The tradition established of involving brethren in Degree ceremonies where the candidate was a relative continued. In January 1972 at the Initiation of Bro R.A.Munnery, his father, a member of March & Darnley and now the Richard Collyer Tyler, was invited to present the Working Tools. To complete the family occasion the candidate's brother, Bro.J.C.Munnery (brother by birth and now also by Masonic bond), delivered the Charge after Initiation. In September 1976 the Lodge admitted and initiated Bro.C.J.W.Penney who was the son of the then Assistant Provincial Grand Master, W.Bro.Revd. J.E.Penney who attended the meeting and delivered the Charge after Initiation to his son. He attended his son's Second Degree in October 1976 and delivered the Charge after Passing, returning yet again in January 1977 for his Third Degree, but this time merely offering the prayers. The regular meeting agendas continued to follow the pattern established over the years with Reading of the By-Laws still included, and one meeting - February or March - being a Past Masters' Night. 

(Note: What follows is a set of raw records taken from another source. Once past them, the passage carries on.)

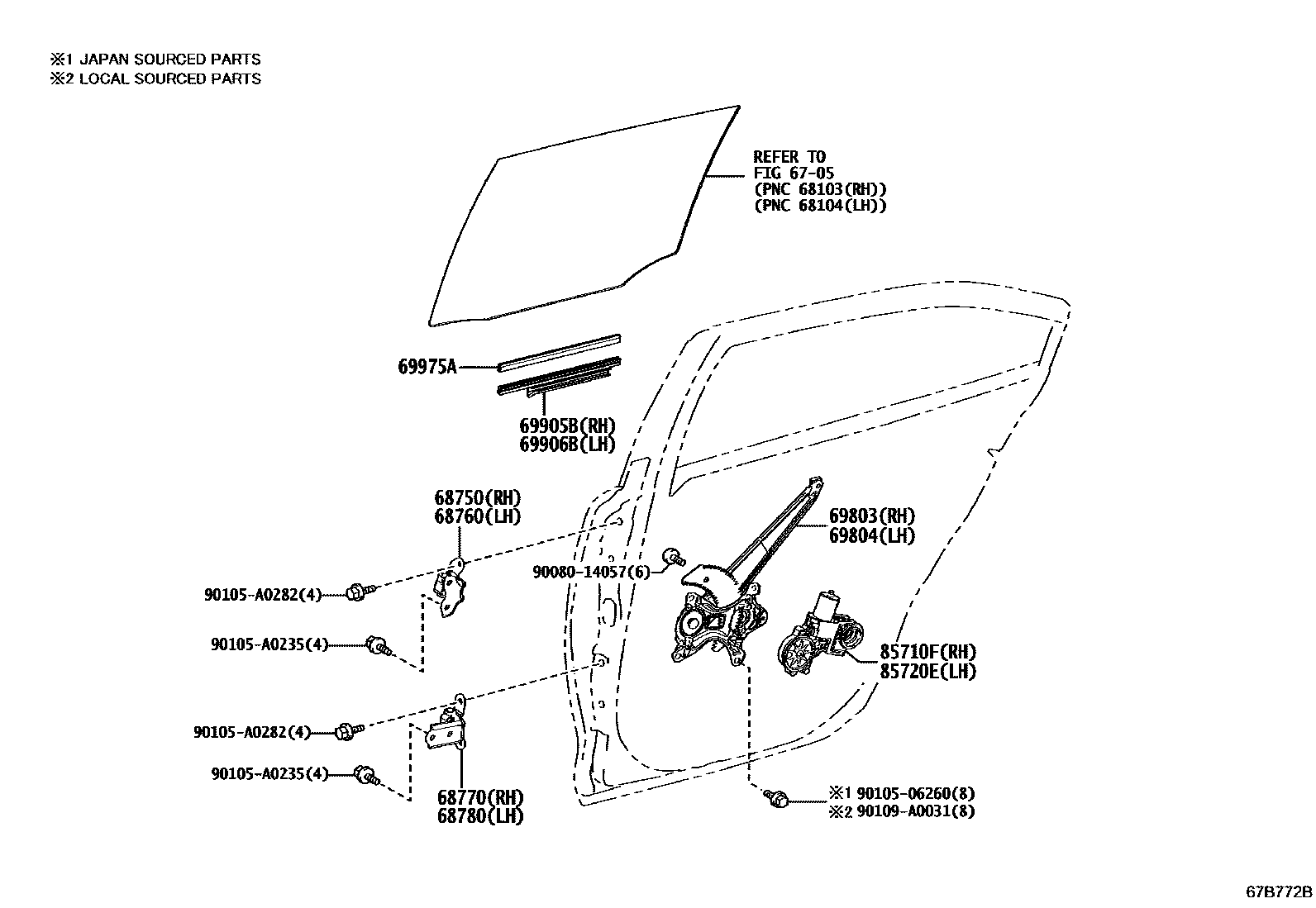 ※1 JAPAN SOURCED PARTS
※2 LOCAL SOURCED PARTS

REFER TO
FIG 67-05
(PNC 68103(RH))
(PNC 68104(LH))

69975A

69905B(RH)
69906B(LH)

68750(RH)
68760(LH)

69803(RH)
69804(LH)

90080-14057(6)

90105-A0282(4)

90105-A0235(4)

85710F(RH)
85720E(LH)

90105-A0282(4)

90105-A0235(4)

68770(RH)
68780(LH)

※1 90105-06260(8)
※2 90109-A0031(8)

67B772B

Within the Horsham Masonic community - now swollen to 5 lodges with the founding of two more lodges (Carfax Lodge No.7819 in 1961 and Stane Street Lodge No. 8648 in 1975) efforts were continued to ensure good relations and regular visiting between the lodges. The Horsham Masonic Club helped to further links on a social level, occasionally putting on dances.Socially the tradition of Ladies' Nights continued. That of 1970 was held at The King's Head in Horsham, others moved slightly further afield to such places as Capel, and Crawley.Catering for lodge meetings at Denne Road had passed from the Falstaff Café in 1974 to a new caterer Armand Catering. In February 1972 the Lodge formally became a member of the Sussex Masonic Golfing Association, although it had long maintained an interest in its activities.

By 1978 the Lodge was unfortunately in financial deficit which had to be corrected by increased subscriptions. It was also agreed to abandon the February meeting, thus leaving 4 regular meetings (January, March, September and October) and the May Installation.